╭─ Source

USA Today: Activists who redefine "evangelical" call for Haiti debt relief

Screen shot 2010-02-01 at 11.23.25 AM The crisis of biblical proportions in Haiti has brought out the full spectrum of the faithful to offer emergency aid. Now, a start-up group of progressive Protestants is launching itself with a campaign to erase Haiti's debts so the crippled nation can focus on rebuilding.

The New Evangelical Partnership for the Common Good -- led by marquee activists, academics, seminar profs and pastors such as Rev. Richard Cizik -- was originally going to launch later this month but stepped up to the publicity megaphone to call attention to Haiti's need beyond emergency relief. Their release says, "We believe that Jesus calls us to work together to set free those who are held captive by debt."

You remember Cizik from headlines in 2008, when the long-time head of governmental affairs for the National Association of Evangelicals resigned under fire for hinting support for gay unions in a radio interview.

╰─

• **Written tasks**:
**1.** In the article on Haiti debt relief, what organization had Richard Cizik worked for as head of governmental affairs?
**2.** According to the article on Haiti debt relief, why did the New Evangelical Partnership for the Common Good launch earlier than planned? Answer in one to three sentences.

╭─ Material supplied

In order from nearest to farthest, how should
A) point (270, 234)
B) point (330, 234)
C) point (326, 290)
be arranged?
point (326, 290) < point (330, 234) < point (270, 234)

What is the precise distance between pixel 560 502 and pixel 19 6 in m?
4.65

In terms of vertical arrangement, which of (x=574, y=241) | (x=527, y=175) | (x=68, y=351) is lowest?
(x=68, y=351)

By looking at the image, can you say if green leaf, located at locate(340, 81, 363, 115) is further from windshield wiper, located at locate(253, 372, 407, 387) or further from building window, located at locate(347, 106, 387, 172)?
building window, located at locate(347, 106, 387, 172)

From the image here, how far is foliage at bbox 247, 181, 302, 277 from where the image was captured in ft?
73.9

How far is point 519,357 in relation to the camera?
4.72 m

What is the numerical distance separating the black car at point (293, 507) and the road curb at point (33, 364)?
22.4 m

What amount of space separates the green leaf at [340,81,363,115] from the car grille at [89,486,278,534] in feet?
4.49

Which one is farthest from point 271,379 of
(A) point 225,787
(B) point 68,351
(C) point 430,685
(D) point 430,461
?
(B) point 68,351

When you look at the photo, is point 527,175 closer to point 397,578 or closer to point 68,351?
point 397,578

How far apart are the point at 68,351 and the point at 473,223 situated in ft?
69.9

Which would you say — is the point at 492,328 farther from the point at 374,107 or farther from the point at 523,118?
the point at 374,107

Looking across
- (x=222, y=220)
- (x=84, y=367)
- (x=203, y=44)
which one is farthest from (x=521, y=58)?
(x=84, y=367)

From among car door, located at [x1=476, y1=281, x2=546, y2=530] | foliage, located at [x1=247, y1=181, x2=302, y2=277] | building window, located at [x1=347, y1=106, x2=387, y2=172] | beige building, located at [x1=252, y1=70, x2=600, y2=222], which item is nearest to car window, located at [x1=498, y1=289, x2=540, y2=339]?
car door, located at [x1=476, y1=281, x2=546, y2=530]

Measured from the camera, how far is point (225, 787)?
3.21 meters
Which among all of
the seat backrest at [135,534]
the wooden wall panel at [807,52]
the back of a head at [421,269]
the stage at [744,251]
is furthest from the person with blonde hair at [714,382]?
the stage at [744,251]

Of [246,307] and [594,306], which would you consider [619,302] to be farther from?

╰─

• **Solutions to the problems**:
**1.** The National Association of Evangelicals.

**2.** The group had planned to launch later in the month but moved its debut up to call attention to Haiti's need beyond emergency relief. It began with a campaign to erase Haiti's debts so the country could focus on rebuilding.